The Death of Late Night

Image courtesy of Jimmy Kimmel FB

by Dr Rahim Said

Recently in the USA, television was quieter. Not because America suddenly found peace, but because another jester has been shown the door.

“Jimmy Kimmel Live!” was temporarily “pre-empted indefinitely,” which was corporate doublespeak for: we’ve buried him alive and thrown away the shovel. But thank God, he is now back!

Kimmel’s return has been fiery, defiant, and deeply personal. He’s been using his return to roast some politicians he didn’t admire. “Jimmy Kimmel Live!” was temporarily shelved after Kimmel made controversial remarks about the suspected killer of Charlie Kirk, accusing some politicians of politicising the tragedy

Kimmel wasn’t perfect—no one mistook him for Johnny Carson—but he was one of the last remaining voices willing to jab at the absurdity of politics, culture, and yes, even tragedy.

He was smug, sometimes sloppy, occasionally unbearable—but he was real. And in late-night, real has become an endangered species.

ABC, ever the loyal servant of market research and political winds, folded faster than a cheap deck chair.

The bureaucrats carried the coffin, solemnly declaring that Jimmy’s jokes did not align with “community values.”

As though community values are better represented by The Bachelor and endless pharmaceutical commercials than by one man behind a desk, needling the powerful.

The FCC chair, in a performance worthy of theatre itself, declared Kimmel’s words “sick,” transforming satire into a public health emergency.

This is more than the silencing of one host—it is the slow, deliberate strangulation of late-night itself. If this continues, soon we’ll have nothing left but sanitised desk jokes about pumpkin spice and celebrity weddings, delivered by smiling mannequins who would never dare offend.

The truth is, comedy was the last candle in a darkening house. It mocked the pompous, skewered the hypocrites, and reminded us not to take ourselves—or our politics—too seriously.

With fewer late-night talk show hosts, the flame flickers smaller. America isn’t just cancelling comedians; it’s cancelling its own ability to laugh at itself.

A genre that once held up a mirror to power now finds its own reflection shattered.

A jester was temporarily silenced, the court applauded, and the kingdom grew darker.

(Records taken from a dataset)
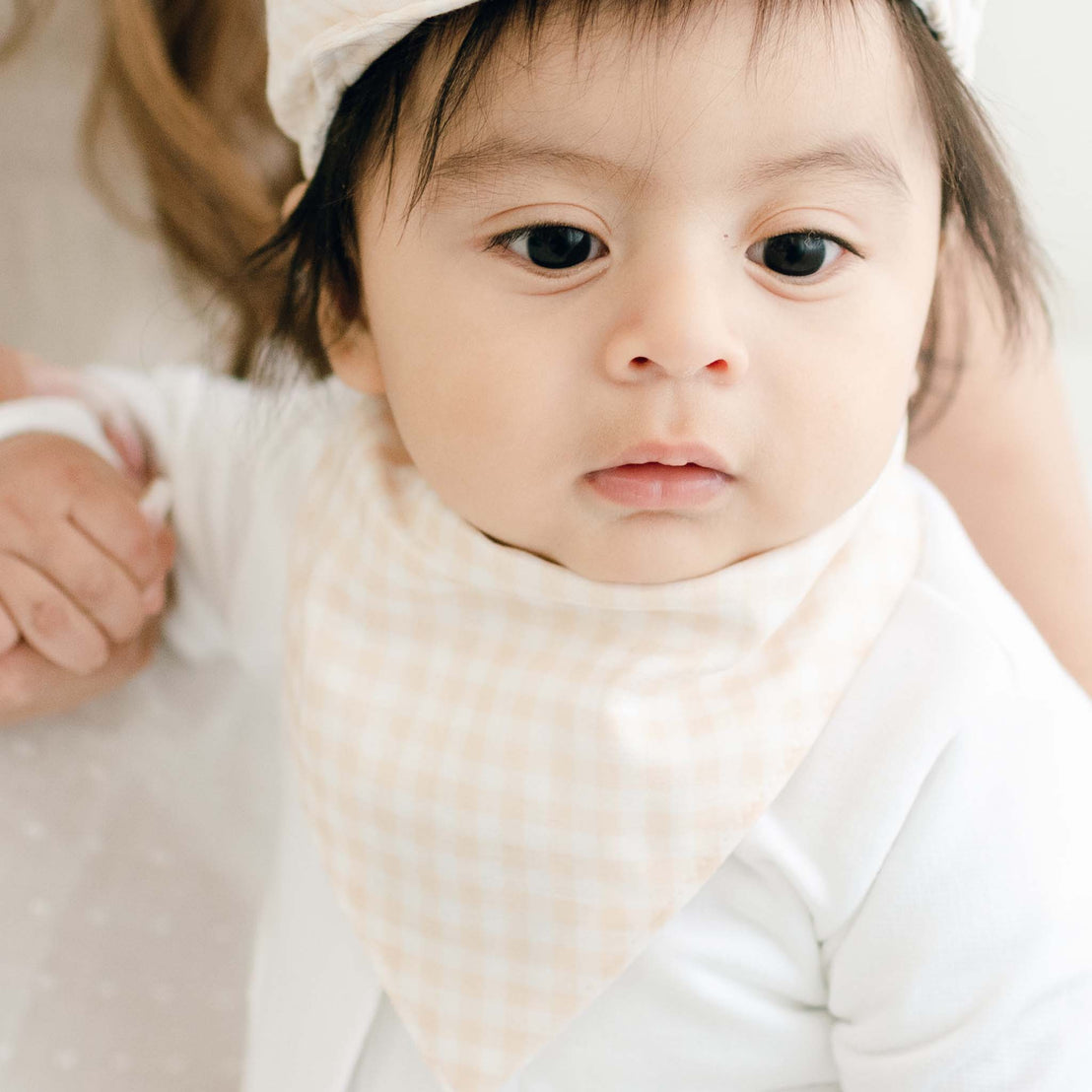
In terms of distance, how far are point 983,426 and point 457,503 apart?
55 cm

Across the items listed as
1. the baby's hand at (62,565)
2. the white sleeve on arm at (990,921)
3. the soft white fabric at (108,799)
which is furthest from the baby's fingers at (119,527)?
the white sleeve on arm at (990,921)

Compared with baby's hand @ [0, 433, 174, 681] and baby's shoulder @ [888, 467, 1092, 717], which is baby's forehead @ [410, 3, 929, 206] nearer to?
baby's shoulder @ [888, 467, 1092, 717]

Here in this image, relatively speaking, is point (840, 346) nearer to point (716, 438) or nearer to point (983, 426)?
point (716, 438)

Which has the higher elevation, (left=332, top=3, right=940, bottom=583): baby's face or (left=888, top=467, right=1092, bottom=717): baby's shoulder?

== Work instruction ==
Can you echo the late-night comedy piece word for word, starting with "With fewer late-night" and going on through "kingdom grew darker."?

== Output of the exercise ==
With fewer late-night talk show hosts, the flame flickers smaller. America isn’t just cancelling comedians; it’s cancelling its own ability to laugh at itself.

A genre that once held up a mirror to power now finds its own reflection shattered.

A jester was temporarily silenced, the court applauded, and the kingdom grew darker.